• **TEXTO DEL DOCUMENTO**

____________________

En esta situación trágica en la que puede llamarse afortunado quien no tenga amigos, parientes o conocidos enfermos, cuando no muertos por el coronavirus, una de las reacciones más decepcionantes quizá sea la de quienes en vez de aportar soluciones, ideas o fuerzas se frotan las manos anunciando las querellas criminales que pondrán, cuando la plaga haya pasado, contra la negligencia del Gobierno, que presumen temeraria y hasta dolosa.
Yo recomendaría que tuvieran extremo cuidado, porque las querellas criminales pueden ir en una dirección y en la contraria. Y tal como ha fallado el Gobierno, que parece que no aprendió nada de Italia, han fallado la oposición, las administraciones locales, la liga de fútbol profesional… y sí, también la prensa; también yo, que publico aquí dos artículos por semana y no vi venir el huracán ni avisé de que venía arrollando con todo. Y no lo digo por exhibicionismo masoquista, sino al revés, para distinguirme de los abundantes sabelotodo-a-posteriori y por un elemental sentido de la equidad.

____________________

• **DATOS PROPORCIONADOS**
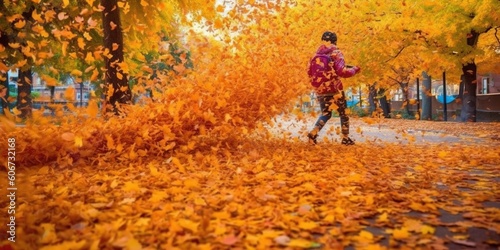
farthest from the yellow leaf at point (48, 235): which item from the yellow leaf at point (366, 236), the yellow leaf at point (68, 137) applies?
the yellow leaf at point (68, 137)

____________________

• **QUÉ HACER**
Reproduce íntegro el texto del documento, por favor, sin cambiar ni una palabra ni un signo.

• **SOLUCIÓN DEL PROBLEMA**
En esta situación trágica en la que puede llamarse afortunado quien no tenga amigos, parientes o conocidos enfermos, cuando no muertos por el coronavirus, una de las reacciones más decepcionantes quizá sea la de quienes en vez de aportar soluciones, ideas o fuerzas se frotan las manos anunciando las querellas criminales que pondrán, cuando la plaga haya pasado, contra la negligencia del Gobierno, que presumen temeraria y hasta dolosa.
Yo recomendaría que tuvieran extremo cuidado, porque las querellas criminales pueden ir en una dirección y en la contraria. Y tal como ha fallado el Gobierno, que parece que no aprendió nada de Italia, han fallado la oposición, las administraciones locales, la liga de fútbol profesional… y sí, también la prensa; también yo, que publico aquí dos artículos por semana y no vi venir el huracán ni avisé de que venía arrollando con todo. Y no lo digo por exhibicionismo masoquista, sino al revés, para distinguirme de los abundantes sabelotodo-a-posteriori y por un elemental sentido de la equidad.